Beals’s older sister, Pattilyn Beals, testified that she was present when Johnson told Washington about the police threats. Pattilyn testified that Johnson told Washington that the police kept saying “they didn’t have anything” on Brian and “tried to have him make Brian have a gun.”

Brian Beals testified he was arguing with Johnson because Johnson wanted to sell drugs in the area. He said that after the argument, he felt threatened and went upstairs to get his jacket and keys. When he got outside, he saw Johnson’s blue Camaro down the street and two men, one with a gun, running toward him. Beals said he jumped in the Impala and sped off. He testified that he saw someone fire five or six shots from a nearby alley. He also said he saw the Campbells running but did not realize they had been hit.

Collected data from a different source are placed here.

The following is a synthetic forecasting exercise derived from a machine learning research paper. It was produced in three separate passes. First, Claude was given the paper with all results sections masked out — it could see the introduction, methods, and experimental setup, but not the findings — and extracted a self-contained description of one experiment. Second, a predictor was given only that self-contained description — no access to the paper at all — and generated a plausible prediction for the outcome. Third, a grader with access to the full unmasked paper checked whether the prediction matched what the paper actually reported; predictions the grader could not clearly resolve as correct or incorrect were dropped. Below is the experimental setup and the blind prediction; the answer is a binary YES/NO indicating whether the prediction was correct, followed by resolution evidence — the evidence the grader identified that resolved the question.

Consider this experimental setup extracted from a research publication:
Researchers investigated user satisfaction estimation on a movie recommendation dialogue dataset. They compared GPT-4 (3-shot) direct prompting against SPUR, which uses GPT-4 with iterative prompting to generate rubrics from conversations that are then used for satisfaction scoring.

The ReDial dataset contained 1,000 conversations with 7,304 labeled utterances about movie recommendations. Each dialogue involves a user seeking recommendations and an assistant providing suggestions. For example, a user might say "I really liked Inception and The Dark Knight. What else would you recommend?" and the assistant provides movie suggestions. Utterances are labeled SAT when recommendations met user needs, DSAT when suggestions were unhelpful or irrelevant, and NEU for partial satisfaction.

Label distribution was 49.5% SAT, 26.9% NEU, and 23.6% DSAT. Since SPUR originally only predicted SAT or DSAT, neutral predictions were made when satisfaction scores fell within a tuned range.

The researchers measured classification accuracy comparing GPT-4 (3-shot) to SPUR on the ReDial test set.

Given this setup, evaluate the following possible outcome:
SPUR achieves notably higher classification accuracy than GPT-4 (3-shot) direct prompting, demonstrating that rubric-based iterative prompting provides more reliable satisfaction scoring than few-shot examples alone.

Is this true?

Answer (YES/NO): NO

Beals said he drove to Terrell’s house and parked the car there, then asked Terrell to drive him to his house to check on his family. After his arrest, Beals testified, the police said he had tried to shoot Johnson but shot Valerie and Demetrius by mistake. Beals said he told the police that he was unarmed and that he had seen two people shooting at him.

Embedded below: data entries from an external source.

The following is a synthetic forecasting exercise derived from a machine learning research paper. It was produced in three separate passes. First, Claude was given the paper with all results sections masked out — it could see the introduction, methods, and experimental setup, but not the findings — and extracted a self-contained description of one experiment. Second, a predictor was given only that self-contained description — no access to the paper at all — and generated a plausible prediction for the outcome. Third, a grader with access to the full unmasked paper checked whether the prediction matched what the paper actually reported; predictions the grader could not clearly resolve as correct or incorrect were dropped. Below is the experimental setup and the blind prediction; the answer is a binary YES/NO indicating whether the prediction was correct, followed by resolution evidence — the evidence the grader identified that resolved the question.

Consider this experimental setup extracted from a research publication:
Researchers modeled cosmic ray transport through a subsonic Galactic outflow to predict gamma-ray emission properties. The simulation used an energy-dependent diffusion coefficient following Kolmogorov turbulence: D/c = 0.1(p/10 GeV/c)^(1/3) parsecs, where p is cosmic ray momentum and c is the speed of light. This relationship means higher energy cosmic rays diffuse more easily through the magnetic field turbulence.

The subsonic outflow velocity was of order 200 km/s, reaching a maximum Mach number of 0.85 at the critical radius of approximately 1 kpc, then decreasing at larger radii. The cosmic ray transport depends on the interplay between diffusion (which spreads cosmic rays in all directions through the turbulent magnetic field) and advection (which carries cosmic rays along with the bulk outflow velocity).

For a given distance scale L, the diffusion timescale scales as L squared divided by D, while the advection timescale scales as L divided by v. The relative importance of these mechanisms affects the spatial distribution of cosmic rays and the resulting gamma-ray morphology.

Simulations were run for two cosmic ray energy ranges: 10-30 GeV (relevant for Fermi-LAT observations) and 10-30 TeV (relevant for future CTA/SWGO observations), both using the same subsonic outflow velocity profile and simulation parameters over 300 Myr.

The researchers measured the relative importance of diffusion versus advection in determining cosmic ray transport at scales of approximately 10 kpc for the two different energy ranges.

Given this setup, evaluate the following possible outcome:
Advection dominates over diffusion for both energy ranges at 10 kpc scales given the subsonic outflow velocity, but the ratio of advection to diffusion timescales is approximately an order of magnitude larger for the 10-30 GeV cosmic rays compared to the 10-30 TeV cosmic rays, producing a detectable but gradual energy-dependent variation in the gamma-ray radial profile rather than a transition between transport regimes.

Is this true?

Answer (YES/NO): NO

After Washington presented the defense case, Ptak testified as a rebuttal witness. He said that because the gunshot residue test performed on Beals, Johnson, and Lewis occurred about three hours after the shooting—the outer limits for effective testing—the results were “very inconclusive.” He also testified that no bullet holes were found in the Impala.

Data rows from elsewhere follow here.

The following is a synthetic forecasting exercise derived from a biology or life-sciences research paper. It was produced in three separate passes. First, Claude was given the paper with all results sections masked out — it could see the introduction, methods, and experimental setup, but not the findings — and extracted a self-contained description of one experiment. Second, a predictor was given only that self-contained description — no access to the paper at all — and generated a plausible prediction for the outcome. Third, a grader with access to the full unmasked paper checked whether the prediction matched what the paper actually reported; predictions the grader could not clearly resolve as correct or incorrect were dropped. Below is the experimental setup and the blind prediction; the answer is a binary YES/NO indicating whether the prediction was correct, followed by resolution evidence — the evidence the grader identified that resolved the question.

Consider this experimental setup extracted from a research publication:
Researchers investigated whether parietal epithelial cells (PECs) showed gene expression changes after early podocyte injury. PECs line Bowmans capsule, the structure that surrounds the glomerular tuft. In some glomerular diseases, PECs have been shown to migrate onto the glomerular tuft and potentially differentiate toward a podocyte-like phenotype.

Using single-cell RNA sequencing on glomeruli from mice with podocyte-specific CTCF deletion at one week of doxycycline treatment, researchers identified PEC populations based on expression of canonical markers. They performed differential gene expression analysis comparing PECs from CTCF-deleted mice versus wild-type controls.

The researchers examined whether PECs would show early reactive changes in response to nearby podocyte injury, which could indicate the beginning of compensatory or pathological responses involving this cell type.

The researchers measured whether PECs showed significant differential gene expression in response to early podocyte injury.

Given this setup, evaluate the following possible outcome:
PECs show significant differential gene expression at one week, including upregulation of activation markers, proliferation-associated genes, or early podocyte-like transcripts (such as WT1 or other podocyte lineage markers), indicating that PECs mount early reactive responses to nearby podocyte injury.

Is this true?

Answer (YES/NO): NO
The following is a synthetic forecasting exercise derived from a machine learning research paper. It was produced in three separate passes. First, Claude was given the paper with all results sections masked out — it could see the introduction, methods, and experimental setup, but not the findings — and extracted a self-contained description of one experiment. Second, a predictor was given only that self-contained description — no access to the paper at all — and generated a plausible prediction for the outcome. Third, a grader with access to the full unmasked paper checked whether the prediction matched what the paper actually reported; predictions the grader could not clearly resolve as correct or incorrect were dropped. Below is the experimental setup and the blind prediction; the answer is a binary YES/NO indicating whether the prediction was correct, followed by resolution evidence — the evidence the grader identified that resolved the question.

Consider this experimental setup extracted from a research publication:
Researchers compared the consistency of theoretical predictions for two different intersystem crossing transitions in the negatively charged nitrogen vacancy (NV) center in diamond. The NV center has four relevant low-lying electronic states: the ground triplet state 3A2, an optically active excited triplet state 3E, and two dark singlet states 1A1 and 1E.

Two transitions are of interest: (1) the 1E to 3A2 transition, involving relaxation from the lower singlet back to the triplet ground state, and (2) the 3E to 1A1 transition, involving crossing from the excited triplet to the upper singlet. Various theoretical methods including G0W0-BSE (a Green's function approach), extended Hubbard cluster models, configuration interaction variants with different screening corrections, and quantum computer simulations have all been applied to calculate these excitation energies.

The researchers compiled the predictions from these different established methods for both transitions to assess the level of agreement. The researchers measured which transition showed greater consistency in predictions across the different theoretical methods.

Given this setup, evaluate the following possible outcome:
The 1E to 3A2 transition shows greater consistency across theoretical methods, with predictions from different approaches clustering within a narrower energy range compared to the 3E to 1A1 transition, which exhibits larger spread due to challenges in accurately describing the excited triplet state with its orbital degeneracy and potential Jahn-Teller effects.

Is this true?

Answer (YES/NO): YES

Washington stipulated that the FBI was “unable to make a determination either way” as to whether any of the men had come into contact with a recently fired weapon.

Washington also stipulated that Cobb had said in an interview in November 1988 that Beals was wearing his red Adidas jacket when he argued with Johnson. This was contrary to his testimony, and supported the prosecutor’s argument that Beals went upstairs to get a weapon, not his jacket. Washington also stipulated that Yancy had previously described the driver of the getaway car as 6 feet 5 inches tall, light-skinned, 20 to 30 years old, and thin.

During deliberations, the jury asked whether Beals was right- or left-handed, as Antonio had said. Judge Karnezis instructed them to keep deliberating. (Beals is right-handed.)

The jury convicted Beals of first-degree murder and aggravated battery on January 24, 1990. Beals was later sentenced to 80 years in prison.

At his sentencing, Beals said: “I feel sorry for the tragedy that took place like that. I’m innocent. I didn’t do that. I’ve been a student all my life. I’ve worked, and it can be proven. I’ve worked two jobs every summer I’ve come home from school. Played college football, high school football, involved in various organizations for helping younger children. I’ve been a Little League baseball coach. That’s not my character. I didn’t do that that day. And I just feel that the police didn’t investigate the matter properly, and I don’t think the jury took proper consideration to what I had to say or what my witnesses had to say, or they could have seen through the prosecution’s side of the story because the witnesses came in and lied, you know. And I just wanted to say that.”

Beals appealed his conviction, arguing that Washington had provided ineffective representation when he agreed to stipulations that impeached two key defense witnesses, Cobb and Yancy.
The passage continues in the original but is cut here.